→ **DATASET RECORDS**

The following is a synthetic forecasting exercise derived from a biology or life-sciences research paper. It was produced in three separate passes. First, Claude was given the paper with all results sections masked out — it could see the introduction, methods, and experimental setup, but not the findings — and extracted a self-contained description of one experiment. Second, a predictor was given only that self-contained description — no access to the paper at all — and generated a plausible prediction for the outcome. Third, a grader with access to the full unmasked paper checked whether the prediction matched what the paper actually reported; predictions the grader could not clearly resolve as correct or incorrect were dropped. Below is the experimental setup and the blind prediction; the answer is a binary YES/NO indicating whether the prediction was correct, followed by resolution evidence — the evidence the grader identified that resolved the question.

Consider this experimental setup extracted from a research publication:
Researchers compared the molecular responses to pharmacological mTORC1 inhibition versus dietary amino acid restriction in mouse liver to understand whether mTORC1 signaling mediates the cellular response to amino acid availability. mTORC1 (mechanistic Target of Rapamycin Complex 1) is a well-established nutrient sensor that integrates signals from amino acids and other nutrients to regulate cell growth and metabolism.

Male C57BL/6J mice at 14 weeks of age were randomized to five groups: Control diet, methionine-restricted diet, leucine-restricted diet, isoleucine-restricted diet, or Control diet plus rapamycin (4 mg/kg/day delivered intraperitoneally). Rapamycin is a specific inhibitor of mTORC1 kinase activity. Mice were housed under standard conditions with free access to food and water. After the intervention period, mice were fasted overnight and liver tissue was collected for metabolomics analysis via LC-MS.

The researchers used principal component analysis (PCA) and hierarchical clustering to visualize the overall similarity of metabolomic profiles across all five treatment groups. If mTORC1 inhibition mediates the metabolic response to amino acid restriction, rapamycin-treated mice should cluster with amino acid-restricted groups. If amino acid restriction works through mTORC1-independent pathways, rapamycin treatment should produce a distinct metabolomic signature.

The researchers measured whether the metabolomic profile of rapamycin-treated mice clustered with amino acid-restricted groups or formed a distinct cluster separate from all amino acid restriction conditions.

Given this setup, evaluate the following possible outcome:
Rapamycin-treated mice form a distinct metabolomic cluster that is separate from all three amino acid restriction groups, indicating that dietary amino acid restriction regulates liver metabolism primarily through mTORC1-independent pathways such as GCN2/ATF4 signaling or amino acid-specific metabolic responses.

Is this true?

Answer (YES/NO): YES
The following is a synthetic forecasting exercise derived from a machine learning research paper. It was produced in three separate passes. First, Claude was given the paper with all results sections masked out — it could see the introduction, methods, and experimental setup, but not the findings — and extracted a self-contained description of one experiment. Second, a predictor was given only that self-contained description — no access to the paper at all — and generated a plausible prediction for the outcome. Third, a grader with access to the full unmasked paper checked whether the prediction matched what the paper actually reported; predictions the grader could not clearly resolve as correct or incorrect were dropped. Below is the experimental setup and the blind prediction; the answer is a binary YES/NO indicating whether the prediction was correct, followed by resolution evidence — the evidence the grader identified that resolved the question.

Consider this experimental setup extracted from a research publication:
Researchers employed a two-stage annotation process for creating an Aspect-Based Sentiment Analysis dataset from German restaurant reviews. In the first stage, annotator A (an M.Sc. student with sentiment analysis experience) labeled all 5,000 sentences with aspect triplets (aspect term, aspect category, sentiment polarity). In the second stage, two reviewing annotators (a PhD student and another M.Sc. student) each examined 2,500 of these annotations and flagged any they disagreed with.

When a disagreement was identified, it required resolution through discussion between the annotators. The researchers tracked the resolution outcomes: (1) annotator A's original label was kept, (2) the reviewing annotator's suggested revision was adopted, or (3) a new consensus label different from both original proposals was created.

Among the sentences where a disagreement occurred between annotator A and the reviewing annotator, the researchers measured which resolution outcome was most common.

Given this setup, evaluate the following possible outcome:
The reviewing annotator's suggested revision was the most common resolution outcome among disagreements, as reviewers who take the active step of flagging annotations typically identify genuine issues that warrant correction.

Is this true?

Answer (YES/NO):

→ **WHAT YOU WILL DO**
Each of the entries above should be written out again exactly.

→ **ANSWER SPACE**
The following is a synthetic forecasting exercise derived from a biology or life-sciences research paper. It was produced in three separate passes. First, Claude was given the paper with all results sections masked out — it could see the introduction, methods, and experimental setup, but not the findings — and extracted a self-contained description of one experiment. Second, a predictor was given only that self-contained description — no access to the paper at all — and generated a plausible prediction for the outcome. Third, a grader with access to the full unmasked paper checked whether the prediction matched what the paper actually reported; predictions the grader could not clearly resolve as correct or incorrect were dropped. Below is the experimental setup and the blind prediction; the answer is a binary YES/NO indicating whether the prediction was correct, followed by resolution evidence — the evidence the grader identified that resolved the question.

Consider this experimental setup extracted from a research publication:
Researchers compared the molecular responses to pharmacological mTORC1 inhibition versus dietary amino acid restriction in mouse liver to understand whether mTORC1 signaling mediates the cellular response to amino acid availability. mTORC1 (mechanistic Target of Rapamycin Complex 1) is a well-established nutrient sensor that integrates signals from amino acids and other nutrients to regulate cell growth and metabolism.

Male C57BL/6J mice at 14 weeks of age were randomized to five groups: Control diet, methionine-restricted diet, leucine-restricted diet, isoleucine-restricted diet, or Control diet plus rapamycin (4 mg/kg/day delivered intraperitoneally). Rapamycin is a specific inhibitor of mTORC1 kinase activity. Mice were housed under standard conditions with free access to food and water. After the intervention period, mice were fasted overnight and liver tissue was collected for metabolomics analysis via LC-MS.

The researchers used principal component analysis (PCA) and hierarchical clustering to visualize the overall similarity of metabolomic profiles across all five treatment groups. If mTORC1 inhibition mediates the metabolic response to amino acid restriction, rapamycin-treated mice should cluster with amino acid-restricted groups. If amino acid restriction works through mTORC1-independent pathways, rapamycin treatment should produce a distinct metabolomic signature.

The researchers measured whether the metabolomic profile of rapamycin-treated mice clustered with amino acid-restricted groups or formed a distinct cluster separate from all amino acid restriction conditions.

Given this setup, evaluate the following possible outcome:
Rapamycin-treated mice form a distinct metabolomic cluster that is separate from all three amino acid restriction groups, indicating that dietary amino acid restriction regulates liver metabolism primarily through mTORC1-independent pathways such as GCN2/ATF4 signaling or amino acid-specific metabolic responses.

Is this true?

Answer (YES/NO): YES
The following is a synthetic forecasting exercise derived from a machine learning research paper. It was produced in three separate passes. First, Claude was given the paper with all results sections masked out — it could see the introduction, methods, and experimental setup, but not the findings — and extracted a self-contained description of one experiment. Second, a predictor was given only that self-contained description — no access to the paper at all — and generated a plausible prediction for the outcome. Third, a grader with access to the full unmasked paper checked whether the prediction matched what the paper actually reported; predictions the grader could not clearly resolve as correct or incorrect were dropped. Below is the experimental setup and the blind prediction; the answer is a binary YES/NO indicating whether the prediction was correct, followed by resolution evidence — the evidence the grader identified that resolved the question.

Consider this experimental setup extracted from a research publication:
Researchers employed a two-stage annotation process for creating an Aspect-Based Sentiment Analysis dataset from German restaurant reviews. In the first stage, annotator A (an M.Sc. student with sentiment analysis experience) labeled all 5,000 sentences with aspect triplets (aspect term, aspect category, sentiment polarity). In the second stage, two reviewing annotators (a PhD student and another M.Sc. student) each examined 2,500 of these annotations and flagged any they disagreed with.

When a disagreement was identified, it required resolution through discussion between the annotators. The researchers tracked the resolution outcomes: (1) annotator A's original label was kept, (2) the reviewing annotator's suggested revision was adopted, or (3) a new consensus label different from both original proposals was created.

Among the sentences where a disagreement occurred between annotator A and the reviewing annotator, the researchers measured which resolution outcome was most common.

Given this setup, evaluate the following possible outcome:
The reviewing annotator's suggested revision was the most common resolution outcome among disagreements, as reviewers who take the active step of flagging annotations typically identify genuine issues that warrant correction.

Is this true?

Answer (YES/NO):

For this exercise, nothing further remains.